Apesar das dificuldades – essas e outras, incluindo o tamanho e o facto de se tratar de uma cultura imensamente distante e com o peso de largos séculos de história –, diz que a China é o mercado mais interessante a longo prazo, um mercado do futuro que tem vindo a mudar e a ganhar interesse no vinho. “Continua complicado nas regras, nas licenças, nos requisitos, nas taxas, nisso continua tão chinês como sempre, mas os consumidores chineses estão cada vez mais interessados em vinho e com a abordagem certa, imitando o estilo mediterrânico.” Numa perspetiva de médio prazo, é para os EUA que ajusta a mira, ainda que também aí haja desafios: “Cada Estado é um mercado, os hábitos mudam muito de uma cidade para outra.” É por isso que o preocupa que o setor possa vir a ser afetado por uma contramedida europeia de reação a tarifas sobre alumínio e aço. “Pela primeira vez entre Europa e EUA houve ameaças de represálias que incluíam o whiskey americano... Estamos completamente contra isso, porque a seguir viriam eles contra os nossos vinhos, numa altura em que o vinho português está a ganhar relevo ali.” Também reconhece valor nas exportações para o Brasil, mas é um negócio “complexo”, porque está a melhorar a produção própria e tem tradição na criação de regras protecionistas. Um efeito que poderá ser atenuado com o free trade agreement que está em negociação com o Mercosul – “seria excelente para Portugal”.
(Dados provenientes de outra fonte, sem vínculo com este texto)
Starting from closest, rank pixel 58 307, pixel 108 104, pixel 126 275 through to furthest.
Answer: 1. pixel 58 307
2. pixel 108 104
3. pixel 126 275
Quanto a desafios internos, reconhece na água e no aumento da nossa capacidade de armazenamento uma prioridade, mas aponta a outro objetivo ainda mais relevante: ter vinhas adequadas ao crescimento que temos tido. “O crescimento tem de ser feito com consistência e cuidado, não pode ser repentino, sob pena de fazer subir muito depressa os preços. Se o custo aumenta de repente, isso vai afetar o preço de venda e a procura pode cair.” Ou seja, há espaço para subir preços mas é preciso ser um movimento cadenciado e suportado até que reflita a real qualidade do vinho, o que ainda não acontece. “Portanto, temos de ter suficiente vinha para evitar que fique demasiado caro demasiado depressa.”
Há ainda outra prioridade: o acesso ao mercado e a criação de notoriedade em que há concorrência e ruído crescentes, mas esse trabalho está a ser feito. “A Wines of Portugal tem feito esse caminho muito bem e levado os nossos vinhos para fora de forma a criar buzz, a despertar curiosidade que leva os estrangeiros a procurar mais, a descobrir por si as regiões, as castas, as diferenças culturais, a gastronomia. Portugal está na moda, temos de aproveitar.”
Já com os segundos cafés à frente, confessa que gosta de provar vinhos mas não é nada formal em relação a isso. “Para mim, o vinho é bom se o consumidor gosta dele, se não, não é. Antigamente falava-se na barreira de sabor, dizia-se que as pessoas com maturidade e experiência a ultrapassavam com o tempo e aprendiam a apreciar certos vinhos, mas essa exigência já não existe, já é aceitável que se prefira vinhos mais simples.”
Antes de o deixar apanhar o comboio de regresso ao Porto, pergunto-lhe sobre projetos pessoais. Adepto de caminhadas, diz-me que está a treinar para cumprir um sonho antigo: “Vou tentar fazer o Caminho de Santiago em 2020.” De resto, tem um mais urgente: tentar a dupla nacionalidade, para que a vida não se lhe complique quando “a grande borrada” que foi o brexit se concretizar. “O modelo da Europa é importantíssimo para sobreviver a estes tempos. Pode dizer-se que entraram muitos países demasiado depressa, mas é essencial termos uma Europa una, mantendo o respeito pelas diferentes culturas e nações.”